SpaceX: Mr. Steven Giant Mitt on a Secret Journey Before Future Missions
SpaceX’s ship is on the move. Mr. Steven, a vessel designed by the company to catch the fairing of a rocket as it falls back to Earth, was spotted Tuesday leaving the Port of Los Angeles. The ship is expected to make its way over to Florida, where the company conducts the majority of its launches.
It’s a big step for the ship, designed to catch the $6 million protective shield after a rocket launch and save more of the $62 million costs associated with rocket launches, enabling more ambitious launches like a mission to Mars. Mr. Steven has failed to catch a single fairing in all five of its attempts in the Pacific Ocean, the first of which took place in February 2018. The move, spotted by Teslarati, comes after the ship completed another controlled test involving a helicopter dropping a fairing from around 10,000 feet high. The ship has started its journey to Manzanillo, where it’s expected to continue on to Florida. SpaceX did not respond to Inverse’s request for comment, and the company has yet to make any statement about the move.
See more: Watch Mr. Steven Get Agonizingly Close to Catching a Falling Rocket Fairing
Mr. Steven has undergone an intense upgrade process to resolve its catching issues. In July SpaceX announced it had fitted the rear with a net four times larger than its predecessor, using a series of new arms installed over a 48-hour time period. The resultant net measures around 0.85 acres in size. The company also spent the month testing the vessel at high speeds. It’s officially ranked to move 400 metric tons of cargo at regular speeds of 23 knots, or 27 mph, with the ship itself measuring almost 200,000 pounds and around 200 feet long.
SpaceX has also made changes on the rocket side to help catch the fairing, which Musk has described as “a pallet of cash worth $6 million dollars falling through the sky” at eight times the speed of sound.
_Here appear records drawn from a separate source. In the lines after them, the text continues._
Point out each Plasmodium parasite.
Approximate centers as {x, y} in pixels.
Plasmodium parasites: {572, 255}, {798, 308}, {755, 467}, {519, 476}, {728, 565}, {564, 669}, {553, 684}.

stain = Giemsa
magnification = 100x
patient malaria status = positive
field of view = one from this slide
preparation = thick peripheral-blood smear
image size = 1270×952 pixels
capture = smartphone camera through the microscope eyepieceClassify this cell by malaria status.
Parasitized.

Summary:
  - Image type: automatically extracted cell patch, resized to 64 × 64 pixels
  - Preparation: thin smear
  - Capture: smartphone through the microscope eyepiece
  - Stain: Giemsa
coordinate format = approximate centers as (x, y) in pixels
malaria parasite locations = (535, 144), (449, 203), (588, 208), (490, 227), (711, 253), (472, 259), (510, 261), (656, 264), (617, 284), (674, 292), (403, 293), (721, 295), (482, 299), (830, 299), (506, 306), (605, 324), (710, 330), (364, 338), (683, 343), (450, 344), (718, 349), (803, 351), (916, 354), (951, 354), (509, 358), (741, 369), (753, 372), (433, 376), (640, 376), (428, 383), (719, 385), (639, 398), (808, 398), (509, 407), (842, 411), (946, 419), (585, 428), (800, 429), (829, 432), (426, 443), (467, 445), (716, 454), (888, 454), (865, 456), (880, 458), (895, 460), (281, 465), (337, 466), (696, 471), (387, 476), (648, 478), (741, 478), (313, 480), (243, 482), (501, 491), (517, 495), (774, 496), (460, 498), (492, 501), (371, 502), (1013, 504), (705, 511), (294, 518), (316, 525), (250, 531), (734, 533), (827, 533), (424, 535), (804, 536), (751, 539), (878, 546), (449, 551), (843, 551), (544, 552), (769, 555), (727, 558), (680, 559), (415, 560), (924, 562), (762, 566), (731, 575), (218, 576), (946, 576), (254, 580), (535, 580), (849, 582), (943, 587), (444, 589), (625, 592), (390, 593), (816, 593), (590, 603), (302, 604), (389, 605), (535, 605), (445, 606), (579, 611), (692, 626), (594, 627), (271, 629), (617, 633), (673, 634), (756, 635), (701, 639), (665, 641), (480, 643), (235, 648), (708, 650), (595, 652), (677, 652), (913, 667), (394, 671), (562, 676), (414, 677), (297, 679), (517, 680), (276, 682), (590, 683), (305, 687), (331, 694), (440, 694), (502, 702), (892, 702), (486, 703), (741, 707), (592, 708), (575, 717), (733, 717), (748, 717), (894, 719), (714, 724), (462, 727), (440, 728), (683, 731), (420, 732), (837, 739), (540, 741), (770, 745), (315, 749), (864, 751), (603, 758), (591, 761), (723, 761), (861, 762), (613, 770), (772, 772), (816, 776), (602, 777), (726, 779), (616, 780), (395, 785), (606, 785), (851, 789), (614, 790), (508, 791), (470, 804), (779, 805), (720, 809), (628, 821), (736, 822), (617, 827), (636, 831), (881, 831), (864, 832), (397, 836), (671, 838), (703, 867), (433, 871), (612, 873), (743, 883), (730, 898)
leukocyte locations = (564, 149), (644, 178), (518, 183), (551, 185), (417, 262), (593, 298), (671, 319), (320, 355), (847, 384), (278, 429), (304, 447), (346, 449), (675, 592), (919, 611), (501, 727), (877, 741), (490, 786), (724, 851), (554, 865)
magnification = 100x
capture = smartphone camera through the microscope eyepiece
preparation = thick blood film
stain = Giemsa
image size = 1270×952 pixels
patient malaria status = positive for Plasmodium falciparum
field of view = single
It’s fitted onboard thrusters and a guidance system, to help position the fairing before a parafoil deployment slows the speed down.
It’s unclear when the ship may see action again, but one possibility is the Nusantaru Satu launch scheduled for mid-February from the Cape Canaveral Air Force Station. The rocket will send up a 10-pound satellite, a series of smaller satellites and a moon lander.
While Mr. Steven’s main focus is saving components of the Falcon 9, something bigger is afoot. New images suggest the world’s most powerful rocket in operation, the Falcon Heavy, is due for another launch.